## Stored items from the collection
# # # # # # #

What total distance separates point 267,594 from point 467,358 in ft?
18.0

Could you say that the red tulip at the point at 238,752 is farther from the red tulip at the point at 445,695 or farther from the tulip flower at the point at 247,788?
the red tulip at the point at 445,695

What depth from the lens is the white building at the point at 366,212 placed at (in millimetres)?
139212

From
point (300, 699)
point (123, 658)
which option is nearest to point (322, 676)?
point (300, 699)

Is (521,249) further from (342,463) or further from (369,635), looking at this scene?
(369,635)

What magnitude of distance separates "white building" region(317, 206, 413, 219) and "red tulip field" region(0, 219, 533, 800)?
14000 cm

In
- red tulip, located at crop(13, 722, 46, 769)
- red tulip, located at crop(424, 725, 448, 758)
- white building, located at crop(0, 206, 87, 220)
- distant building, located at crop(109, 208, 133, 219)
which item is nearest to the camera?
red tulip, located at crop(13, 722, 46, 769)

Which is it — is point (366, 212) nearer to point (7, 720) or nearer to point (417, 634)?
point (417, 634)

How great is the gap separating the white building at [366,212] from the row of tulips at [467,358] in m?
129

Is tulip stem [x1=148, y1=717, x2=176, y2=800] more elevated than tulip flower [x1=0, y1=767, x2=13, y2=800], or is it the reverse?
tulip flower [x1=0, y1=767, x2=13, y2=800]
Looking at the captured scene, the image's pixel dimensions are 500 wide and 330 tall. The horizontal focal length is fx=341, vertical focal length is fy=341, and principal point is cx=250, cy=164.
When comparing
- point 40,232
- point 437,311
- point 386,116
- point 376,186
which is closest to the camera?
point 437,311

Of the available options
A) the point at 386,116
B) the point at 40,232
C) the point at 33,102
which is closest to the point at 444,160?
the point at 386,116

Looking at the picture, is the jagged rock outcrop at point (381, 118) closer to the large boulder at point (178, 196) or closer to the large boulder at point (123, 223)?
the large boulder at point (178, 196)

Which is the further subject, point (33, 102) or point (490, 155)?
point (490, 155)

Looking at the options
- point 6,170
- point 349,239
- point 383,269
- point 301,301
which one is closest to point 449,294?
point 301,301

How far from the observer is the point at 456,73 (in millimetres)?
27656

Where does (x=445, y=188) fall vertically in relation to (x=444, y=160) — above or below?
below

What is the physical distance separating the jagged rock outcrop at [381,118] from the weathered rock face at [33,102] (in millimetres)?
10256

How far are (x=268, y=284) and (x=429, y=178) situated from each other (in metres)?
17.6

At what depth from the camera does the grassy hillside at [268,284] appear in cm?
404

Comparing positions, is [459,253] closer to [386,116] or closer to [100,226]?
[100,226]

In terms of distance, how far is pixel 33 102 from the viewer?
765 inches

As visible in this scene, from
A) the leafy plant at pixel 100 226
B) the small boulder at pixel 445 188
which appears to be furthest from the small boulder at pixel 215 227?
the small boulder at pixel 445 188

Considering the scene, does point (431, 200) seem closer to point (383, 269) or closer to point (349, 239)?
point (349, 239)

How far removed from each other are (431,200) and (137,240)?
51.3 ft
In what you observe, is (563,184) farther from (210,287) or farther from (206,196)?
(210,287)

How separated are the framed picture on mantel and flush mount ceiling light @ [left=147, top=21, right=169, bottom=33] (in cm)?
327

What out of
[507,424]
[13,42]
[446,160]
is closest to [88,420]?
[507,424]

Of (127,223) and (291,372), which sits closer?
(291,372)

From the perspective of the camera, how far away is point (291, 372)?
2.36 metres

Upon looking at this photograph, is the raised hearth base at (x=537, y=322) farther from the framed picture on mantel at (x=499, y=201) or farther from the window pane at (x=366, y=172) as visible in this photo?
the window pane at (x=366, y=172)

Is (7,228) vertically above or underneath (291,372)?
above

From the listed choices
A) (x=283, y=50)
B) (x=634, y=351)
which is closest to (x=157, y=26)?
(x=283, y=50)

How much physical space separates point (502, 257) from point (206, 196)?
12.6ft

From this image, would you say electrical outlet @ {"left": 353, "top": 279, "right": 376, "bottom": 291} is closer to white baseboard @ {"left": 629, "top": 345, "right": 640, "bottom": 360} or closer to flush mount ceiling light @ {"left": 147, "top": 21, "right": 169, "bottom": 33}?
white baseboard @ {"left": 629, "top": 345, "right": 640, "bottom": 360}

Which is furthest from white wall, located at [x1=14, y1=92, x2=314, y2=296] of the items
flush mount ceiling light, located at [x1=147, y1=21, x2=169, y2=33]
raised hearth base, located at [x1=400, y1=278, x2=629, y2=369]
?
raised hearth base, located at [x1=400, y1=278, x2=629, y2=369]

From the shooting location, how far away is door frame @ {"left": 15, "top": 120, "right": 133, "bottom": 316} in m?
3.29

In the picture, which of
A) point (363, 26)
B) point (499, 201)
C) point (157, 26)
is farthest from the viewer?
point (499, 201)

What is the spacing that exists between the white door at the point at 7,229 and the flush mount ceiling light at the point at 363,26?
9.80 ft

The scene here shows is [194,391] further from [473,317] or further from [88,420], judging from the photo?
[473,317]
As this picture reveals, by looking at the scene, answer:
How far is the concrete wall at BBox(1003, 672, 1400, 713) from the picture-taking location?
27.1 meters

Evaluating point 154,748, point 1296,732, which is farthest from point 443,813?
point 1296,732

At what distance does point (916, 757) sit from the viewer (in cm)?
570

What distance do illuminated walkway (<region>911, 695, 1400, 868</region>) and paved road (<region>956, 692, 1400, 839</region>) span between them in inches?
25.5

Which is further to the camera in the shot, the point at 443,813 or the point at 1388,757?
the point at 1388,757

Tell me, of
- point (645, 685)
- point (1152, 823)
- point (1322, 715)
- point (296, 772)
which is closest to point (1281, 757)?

# # # # # # #

## What the exercise asks
Rewrite the entries above, changing each "white building" to "pale building" and keeping every other word and line the same.

## Response
What total distance separates point 267,594 from point 467,358 in ft?
18.0

Could you say that the red tulip at the point at 238,752 is farther from the red tulip at the point at 445,695 or farther from the tulip flower at the point at 247,788?
the red tulip at the point at 445,695

What depth from the lens is the pale building at the point at 366,212 placed at (in millimetres)?
139212

From
point (300, 699)
point (123, 658)
which option is nearest to point (322, 676)?
point (300, 699)

Is (521,249) further from (342,463) or further from (369,635), looking at this scene?
(369,635)

What magnitude of distance separates "pale building" region(317, 206, 413, 219) and "red tulip field" region(0, 219, 533, 800)?
14000 cm

In
- red tulip, located at crop(13, 722, 46, 769)
- red tulip, located at crop(424, 725, 448, 758)
- pale building, located at crop(0, 206, 87, 220)
- distant building, located at crop(109, 208, 133, 219)
which item is nearest to the camera?
red tulip, located at crop(13, 722, 46, 769)

Which is it — is point (366, 212) nearer to point (7, 720) or nearer to point (417, 634)?
point (417, 634)

How great is the gap separating the pale building at [366,212] from the row of tulips at [467,358] in m?
129

Is tulip stem [x1=148, y1=717, x2=176, y2=800] more elevated than tulip flower [x1=0, y1=767, x2=13, y2=800], or is it the reverse?
tulip flower [x1=0, y1=767, x2=13, y2=800]
Looking at the captured scene, the image's pixel dimensions are 500 wide and 330 tall. The horizontal focal length is fx=341, vertical focal length is fy=341, and principal point is cx=250, cy=164.
When comparing
- point 40,232
- point 437,311
- point 386,116
- point 376,186
which is closest to the camera?
point 437,311

Of the available options
A) the point at 386,116
B) the point at 40,232
C) the point at 33,102
which is closest to the point at 444,160?
the point at 386,116

Looking at the picture, is the jagged rock outcrop at point (381, 118) closer to the large boulder at point (178, 196) or closer to the large boulder at point (123, 223)?
the large boulder at point (178, 196)

Which is the further subject, point (33, 102) or point (490, 155)?
point (490, 155)

Looking at the options
- point 6,170
- point 349,239
- point 383,269
- point 301,301
which one is closest to point 449,294?
point 301,301

How far from the observer is the point at 456,73 (in millimetres)?
27656

Where does (x=445, y=188) fall vertically in relation to (x=444, y=160) — above or below?
below

What is the physical distance separating the jagged rock outcrop at [381,118] from the weathered rock face at [33,102] (in millimetres)?
10256

How far are (x=268, y=284) and (x=429, y=178) situated from each other (in metres)?
17.6

At what depth from the camera does the grassy hillside at [268,284] appear in cm?
404

Comparing positions, is [459,253] closer to [386,116] or closer to [100,226]?
[100,226]

In terms of distance, how far is pixel 33 102 from the viewer?
765 inches

As visible in this scene, from
A) the leafy plant at pixel 100 226
B) the small boulder at pixel 445 188
which appears to be furthest from the small boulder at pixel 215 227?
the small boulder at pixel 445 188

Considering the scene, does point (431, 200) seem closer to point (383, 269) or closer to point (349, 239)?
point (349, 239)

How far removed from each other are (431,200) and (137,240)?
51.3 ft
In what you observe, is (563,184) farther from (210,287) or farther from (206,196)?
(210,287)

How separated are the framed picture on mantel and flush mount ceiling light @ [left=147, top=21, right=169, bottom=33] (in cm)?
327

What out of
[507,424]
[13,42]
[446,160]
is closest to [88,420]?
[507,424]

Of (127,223) and (291,372), which sits closer?
(291,372)

From the perspective of the camera, how far away is point (291, 372)?
2.36 metres

Upon looking at this photograph, is the raised hearth base at (x=537, y=322) farther from the framed picture on mantel at (x=499, y=201) or farther from the window pane at (x=366, y=172) as visible in this photo?
the window pane at (x=366, y=172)

Is (7,228) vertically above or underneath (291,372)?
above

From the listed choices
A) (x=283, y=50)
B) (x=634, y=351)
which is closest to (x=157, y=26)?
(x=283, y=50)

How much physical space separates point (502, 257) from point (206, 196)?
12.6ft

From this image, would you say electrical outlet @ {"left": 353, "top": 279, "right": 376, "bottom": 291} is closer to white baseboard @ {"left": 629, "top": 345, "right": 640, "bottom": 360} or closer to flush mount ceiling light @ {"left": 147, "top": 21, "right": 169, "bottom": 33}?
white baseboard @ {"left": 629, "top": 345, "right": 640, "bottom": 360}

Which is furthest from white wall, located at [x1=14, y1=92, x2=314, y2=296] of the items
flush mount ceiling light, located at [x1=147, y1=21, x2=169, y2=33]
raised hearth base, located at [x1=400, y1=278, x2=629, y2=369]
?
raised hearth base, located at [x1=400, y1=278, x2=629, y2=369]

From the shooting location, how far away is door frame @ {"left": 15, "top": 120, "right": 133, "bottom": 316} in m?
3.29

In the picture, which of
A) point (363, 26)
B) point (499, 201)
C) point (157, 26)
is farthest from the viewer?
point (499, 201)

What is the spacing that exists between the white door at the point at 7,229 and the flush mount ceiling light at the point at 363,26?
9.80 ft

The scene here shows is [194,391] further from [473,317] or further from [88,420], judging from the photo?
[473,317]
As this picture reveals, by looking at the scene, answer:
How far is the concrete wall at BBox(1003, 672, 1400, 713) from the picture-taking location?
27.1 meters

Evaluating point 154,748, point 1296,732, which is farthest from point 443,813?
point 1296,732

At what distance does point (916, 757) sit from the viewer (in cm)?
570

What distance do illuminated walkway (<region>911, 695, 1400, 868</region>) and paved road (<region>956, 692, 1400, 839</region>) span between them in inches?
25.5

Which is further to the camera in the shot, the point at 443,813 or the point at 1388,757?
the point at 1388,757

Tell me, of
- point (645, 685)
- point (1152, 823)
- point (1322, 715)
- point (296, 772)
which is closest to point (1281, 757)?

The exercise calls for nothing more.